• _Gekozen fragment_
03/6535 WAO, 04/470 WAO, 06/2001 WAO
1. [naam betrokkene] , wonende te [woonplaats],
2. de Raad van bestuur van het Uitvoeringsintsituut werknemersverzekeringen,
tegen de uitspraak van de rechtbank Maastricht van 16 december 2003, kenmerk 03/309 (hierna: aangevallen uitspraak),
Datum uitspraak: 11 mei 2006
I. PROCESVERLOOP
Namens appellant sub 1 (verder te noemen: betrokkene) heeft mr. P.H.A. Brauer, advocaat te Heerlen, hoger beroep ingesteld.
Ook appellant sub 2 (verder te noemen: het Uwv) heeft hoger beroep ingesteld.
Beide partijen hebben een verweerschrift ingediend.
Het Uwv heeft op 4 april 2006 een afschrift ingezonden van een besluit van gelijke datum.
Het onderzoek ter zitting heeft plaatsgevonden op 20 april 2006. Namens betrokkene is verschenen mr. Brauer, voornoemd, en namens het Uwv zijn verschenen mr. R.G. Willems - Cremers en F.P.L.Smeets, beiden werkzaam bij het Uitvoeringsinstituut werknemersverzekeringen.
Voor een uitgebreidere weergave van de in deze gedingen van belang zijnde feiten en omstandigheden wordt verwezen naar de aangevallen uitspraak. De Raad volstaat thans met het volgende.
Betrokkene werkte laatstelijk bij [naam werkgever] te [vestigingsplaats].
Bij besluit van 25 november 1988 heeft het Uwv met ingang van 7 december 1988 aan betrokkene een uitkering ingevolge de Wet op de arbeidsongeschiktheidsverzekering (WAO) toegekend, waarbij het dagloon is vastgesteld op f 149,76. In dit besluit heeft betrokkene berust.
Bij brief van 21 februari 2002 is namens betrokkene verzocht bij de berekening van het dagloon alsnog rekening te houden met de aan betrokkene betaalde reiskostenvergoeding buitenland, pensionkostentoeslag, zes extra reisdagen en extra vakantiedagen, waarbij tevens is verzocht om over de nabetaling wettelijke rente te vergoeden. Bij besluit van 5 december 2002 heeft het Uwv het WAO-dagloon van betrokkene met ingang van 7 december 1988 alsnog vastgesteld op € 70,76. Daarbij is alsnog rekening gehouden met een reiskostenvergoeding buitenland van € 457,41 per jaar en een pension- kostentoeslag van € 20,95 per vier weken. In bezwaar is aangevoerd dat ten onrechte geen rekening is gehouden met de zes extra reisdagen, extra vakantiedagen en andere toeslagen, zoals tintoeslag, CAO-toeslag, vuilwerktoeslag, overuren en met de vakantietoeslag over de reiskostenvergoeding buitenland en pensionkostentoeslag.
Bij afzonderlijk besluit van 5 december 2002 heeft het Uwv aan betrokkene medegedeeld dat geen wettelijke rente zal worden vergoed over de verrichte nabetaling.

• _Vastgelegde gegevens_
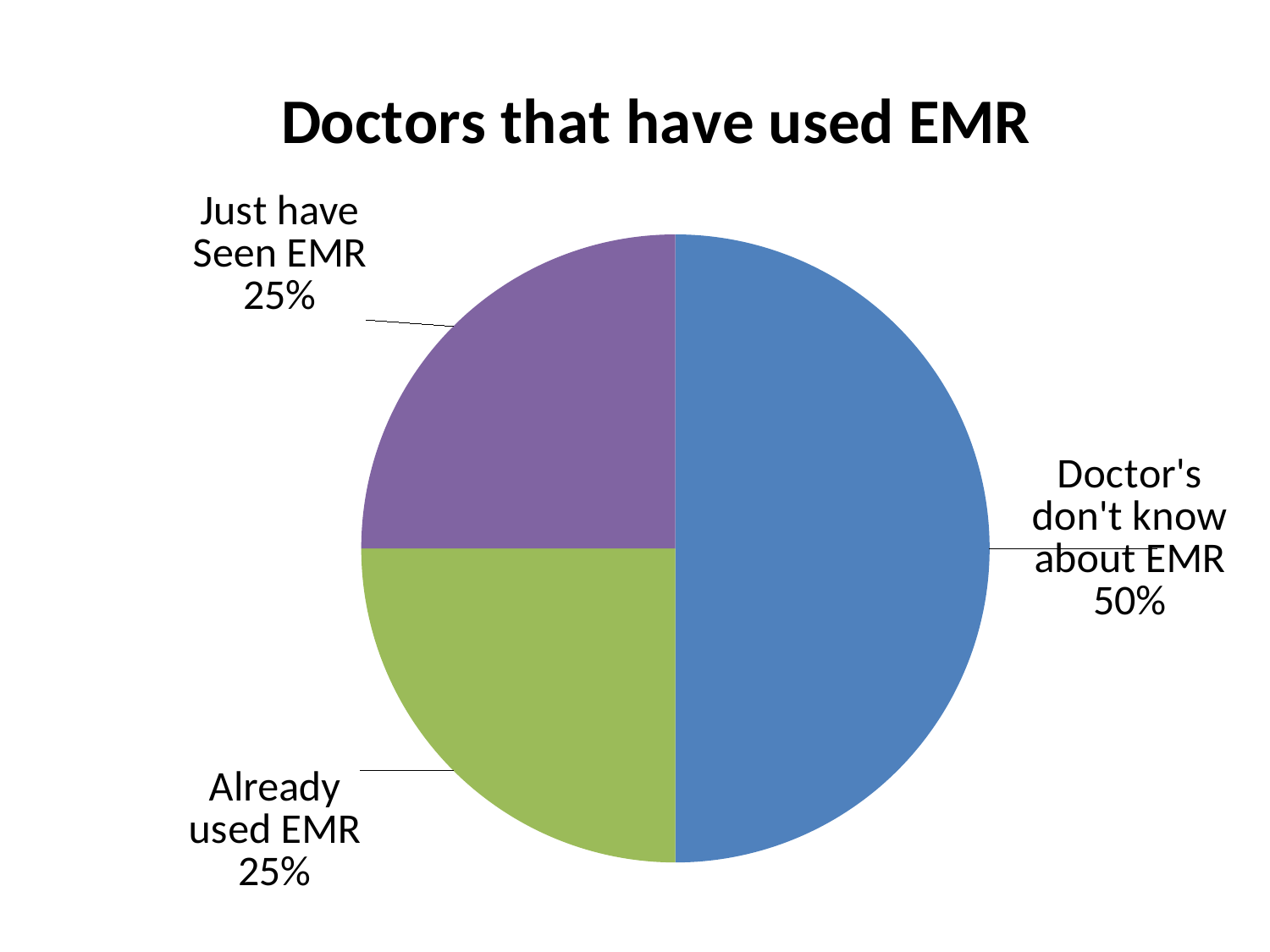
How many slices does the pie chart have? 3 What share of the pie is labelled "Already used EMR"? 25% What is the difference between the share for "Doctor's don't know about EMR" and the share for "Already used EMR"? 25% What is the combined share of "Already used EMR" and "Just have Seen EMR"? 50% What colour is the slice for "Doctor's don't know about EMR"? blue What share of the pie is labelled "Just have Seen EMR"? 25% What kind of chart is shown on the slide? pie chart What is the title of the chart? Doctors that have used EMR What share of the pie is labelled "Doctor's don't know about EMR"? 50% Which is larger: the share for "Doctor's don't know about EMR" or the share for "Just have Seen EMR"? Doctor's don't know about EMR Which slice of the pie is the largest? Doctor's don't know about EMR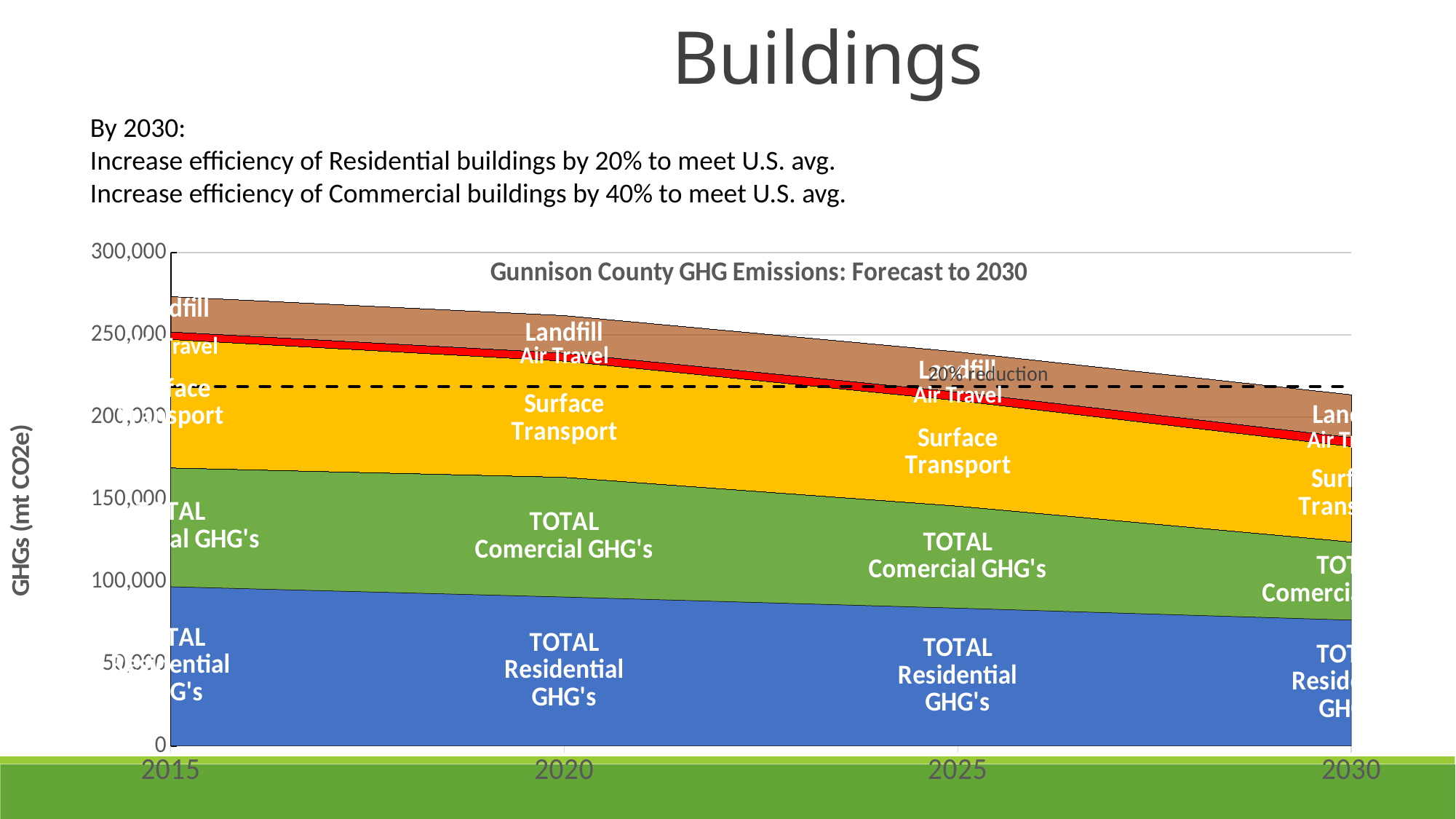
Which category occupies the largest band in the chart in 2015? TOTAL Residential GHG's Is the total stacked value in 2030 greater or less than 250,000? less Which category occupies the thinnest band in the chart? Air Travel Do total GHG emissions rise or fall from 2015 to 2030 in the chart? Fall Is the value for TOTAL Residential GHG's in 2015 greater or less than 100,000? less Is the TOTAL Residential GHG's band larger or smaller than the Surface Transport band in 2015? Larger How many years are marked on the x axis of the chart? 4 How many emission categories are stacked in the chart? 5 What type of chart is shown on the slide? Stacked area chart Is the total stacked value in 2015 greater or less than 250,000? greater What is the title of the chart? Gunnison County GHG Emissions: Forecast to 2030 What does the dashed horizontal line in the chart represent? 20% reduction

* * *

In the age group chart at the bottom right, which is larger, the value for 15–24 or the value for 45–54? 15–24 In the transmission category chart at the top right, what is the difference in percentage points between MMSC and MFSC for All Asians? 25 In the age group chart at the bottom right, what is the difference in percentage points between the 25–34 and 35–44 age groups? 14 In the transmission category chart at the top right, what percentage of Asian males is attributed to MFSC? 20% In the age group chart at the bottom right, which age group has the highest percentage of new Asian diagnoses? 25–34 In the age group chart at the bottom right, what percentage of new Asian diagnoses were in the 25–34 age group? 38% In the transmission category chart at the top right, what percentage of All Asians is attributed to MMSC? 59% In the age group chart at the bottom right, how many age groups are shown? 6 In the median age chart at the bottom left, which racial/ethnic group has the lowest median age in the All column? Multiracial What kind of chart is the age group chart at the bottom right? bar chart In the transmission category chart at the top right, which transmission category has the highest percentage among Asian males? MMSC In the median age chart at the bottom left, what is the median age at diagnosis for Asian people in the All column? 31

• _Jouw opdracht_
Kloppen deze beweringen met het fragment? (a) Het onderzoek ter zitting vond plaats op 20 april 2006. (b) Bij het besluit van 25 november 1988 werd het dagloon vastgesteld op € 70,76. (c) Het Uwv deelde mee dat over de nabetaling wettelijke rente wordt vergoed. Antwoord per bewering met ja of nee en citeer letterlijk de woorden uit het fragment die de doorslag geven. De rijen heb je voor deze opdracht niet nodig.

• _Uitkomst opdracht_
(a) Ja: "Het onderzoek ter zitting heeft plaatsgevonden op 20 april 2006."
(b) Nee: "waarbij het dagloon is vastgesteld op f 149,76."
(c) Nee: "dat geen wettelijke rente zal worden vergoed over de verrichte nabetaling."